Instructions to follow = Set down the records once more, please, exactly and with the pictures left out.

Excerpt from a dataset
■ ■ ■ ■ ■

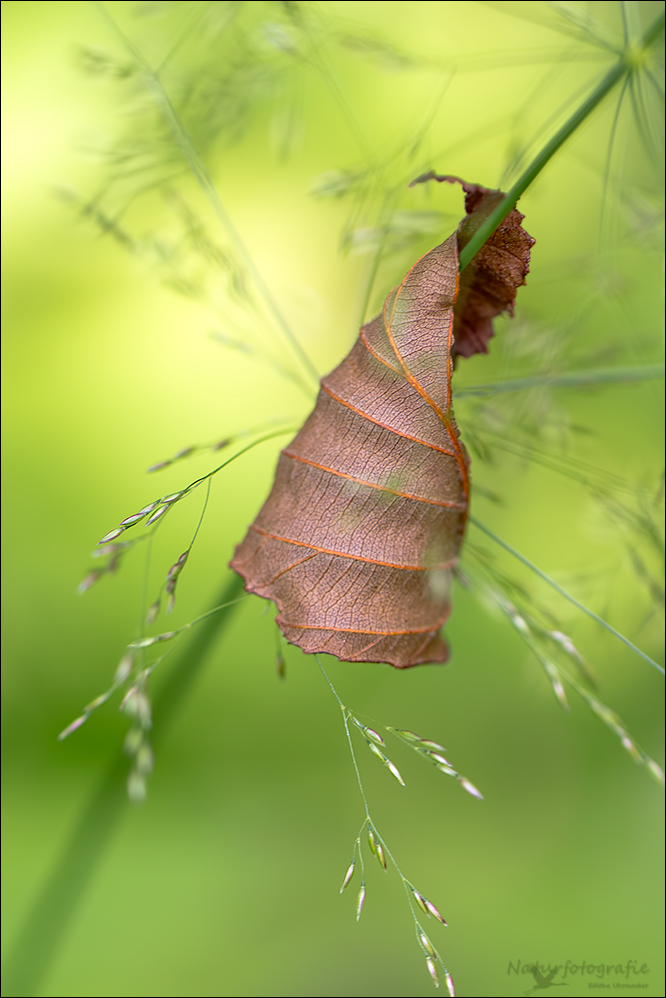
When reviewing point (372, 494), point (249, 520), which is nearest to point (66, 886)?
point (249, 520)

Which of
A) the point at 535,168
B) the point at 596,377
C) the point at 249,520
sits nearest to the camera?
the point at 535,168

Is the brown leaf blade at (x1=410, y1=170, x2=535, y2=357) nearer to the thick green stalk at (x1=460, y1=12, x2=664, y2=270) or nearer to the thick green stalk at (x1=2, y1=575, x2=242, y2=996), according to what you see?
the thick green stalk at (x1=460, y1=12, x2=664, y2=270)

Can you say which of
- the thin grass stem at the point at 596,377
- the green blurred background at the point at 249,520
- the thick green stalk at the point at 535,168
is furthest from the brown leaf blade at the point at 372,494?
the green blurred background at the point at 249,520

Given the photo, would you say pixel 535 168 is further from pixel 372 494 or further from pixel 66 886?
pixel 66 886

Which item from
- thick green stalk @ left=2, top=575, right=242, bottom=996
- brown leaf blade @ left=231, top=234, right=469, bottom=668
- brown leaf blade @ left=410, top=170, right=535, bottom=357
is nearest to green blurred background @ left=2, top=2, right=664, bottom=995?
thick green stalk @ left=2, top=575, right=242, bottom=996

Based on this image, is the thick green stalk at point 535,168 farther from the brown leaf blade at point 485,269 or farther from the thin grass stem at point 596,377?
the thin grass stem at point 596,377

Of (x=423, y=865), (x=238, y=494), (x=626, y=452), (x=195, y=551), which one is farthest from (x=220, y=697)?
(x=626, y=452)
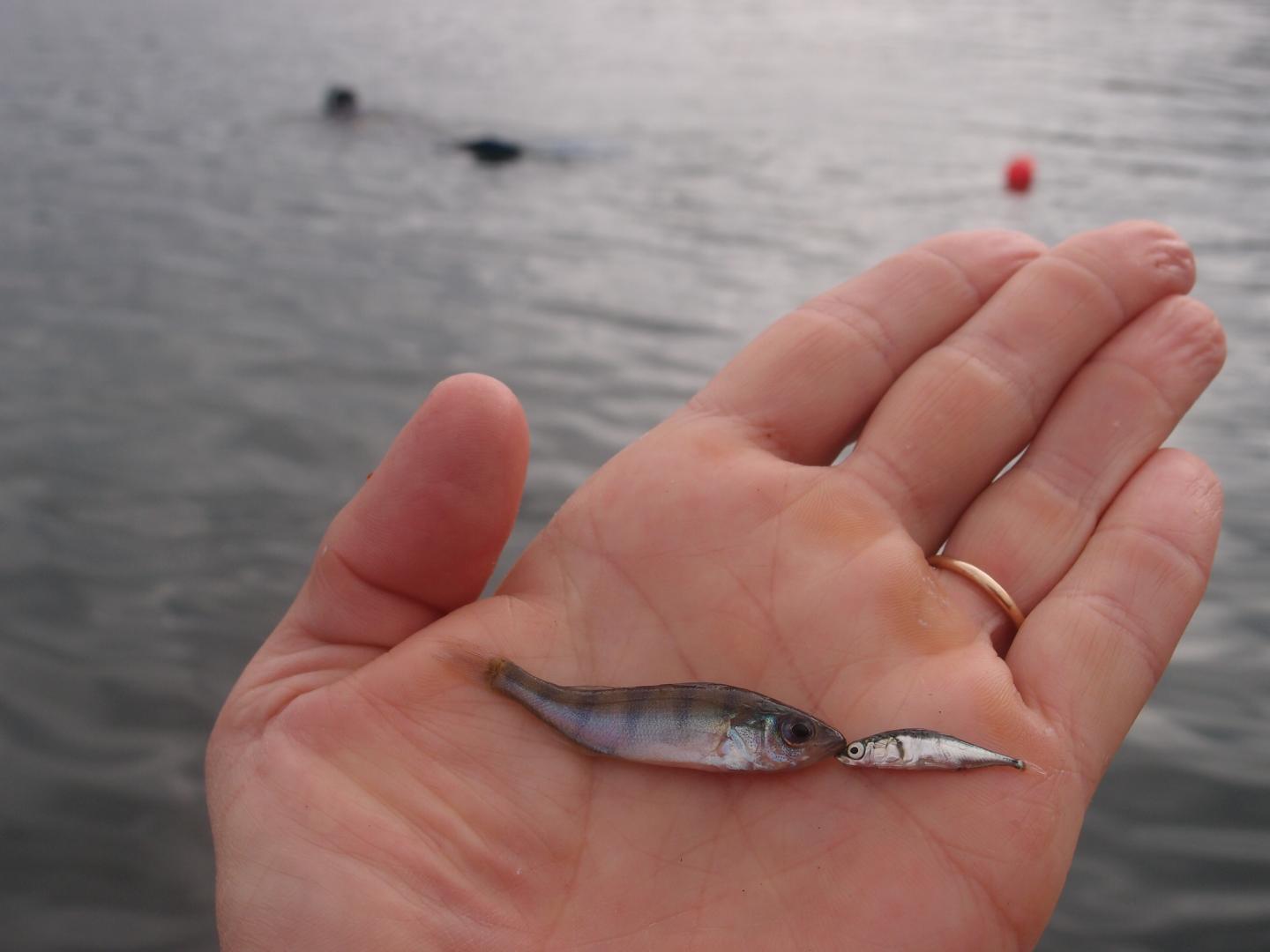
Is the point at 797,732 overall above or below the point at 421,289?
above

■ ■ ■ ■ ■

Final result =
When reviewing point (372, 494), point (249, 520), which is nearest to point (66, 886)?
point (249, 520)

Which of
A) the point at 535,168
B) the point at 596,377
C) the point at 249,520
sits nearest to the camera?
the point at 535,168

Is the brown leaf blade at (x1=410, y1=170, x2=535, y2=357) nearer to the thick green stalk at (x1=460, y1=12, x2=664, y2=270) or nearer to the thick green stalk at (x1=2, y1=575, x2=242, y2=996), according to what you see?
the thick green stalk at (x1=460, y1=12, x2=664, y2=270)

Can you say which of
- the thin grass stem at the point at 596,377
- the green blurred background at the point at 249,520
- the thick green stalk at the point at 535,168
is furthest from the brown leaf blade at the point at 372,494?
the green blurred background at the point at 249,520

Given the photo, would you say pixel 535 168 is further from pixel 372 494 or further from pixel 66 886?
pixel 66 886

Which item from
- thick green stalk @ left=2, top=575, right=242, bottom=996
- brown leaf blade @ left=231, top=234, right=469, bottom=668
- brown leaf blade @ left=410, top=170, right=535, bottom=357
is nearest to green blurred background @ left=2, top=2, right=664, bottom=995?
thick green stalk @ left=2, top=575, right=242, bottom=996

Based on this image, is the thick green stalk at point 535,168 farther from the brown leaf blade at point 485,269 or farther from the thin grass stem at point 596,377?
the thin grass stem at point 596,377

Of (x=423, y=865), (x=238, y=494), (x=626, y=452), (x=195, y=551), which one is farthest from (x=220, y=697)?
(x=626, y=452)
Is the point at 797,732 overall above or below the point at 421,289?
above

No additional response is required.